» DIRECTION
In the listing below, identify every line that contains the word "distance" and copy each of those lines.

» RECORDS FOR PROCESSING

################

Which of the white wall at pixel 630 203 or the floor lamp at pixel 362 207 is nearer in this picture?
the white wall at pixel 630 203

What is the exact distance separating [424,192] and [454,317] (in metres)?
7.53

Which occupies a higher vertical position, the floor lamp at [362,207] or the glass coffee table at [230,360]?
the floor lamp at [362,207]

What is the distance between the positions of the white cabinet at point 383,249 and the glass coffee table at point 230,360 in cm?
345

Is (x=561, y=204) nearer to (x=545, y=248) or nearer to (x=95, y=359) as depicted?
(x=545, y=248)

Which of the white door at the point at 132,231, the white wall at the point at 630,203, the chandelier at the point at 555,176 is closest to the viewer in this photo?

################

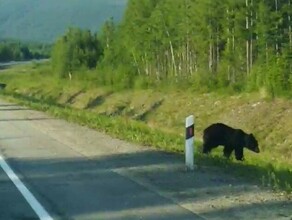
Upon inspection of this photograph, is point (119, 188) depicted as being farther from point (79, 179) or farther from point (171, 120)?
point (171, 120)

################

» TASK SOLUTION
What is the exact distance separating [424,192] and [454,317] (in metres)?
What is the distance between the positions of the white cabinet at point 383,249 and the glass coffee table at point 230,360 in cm?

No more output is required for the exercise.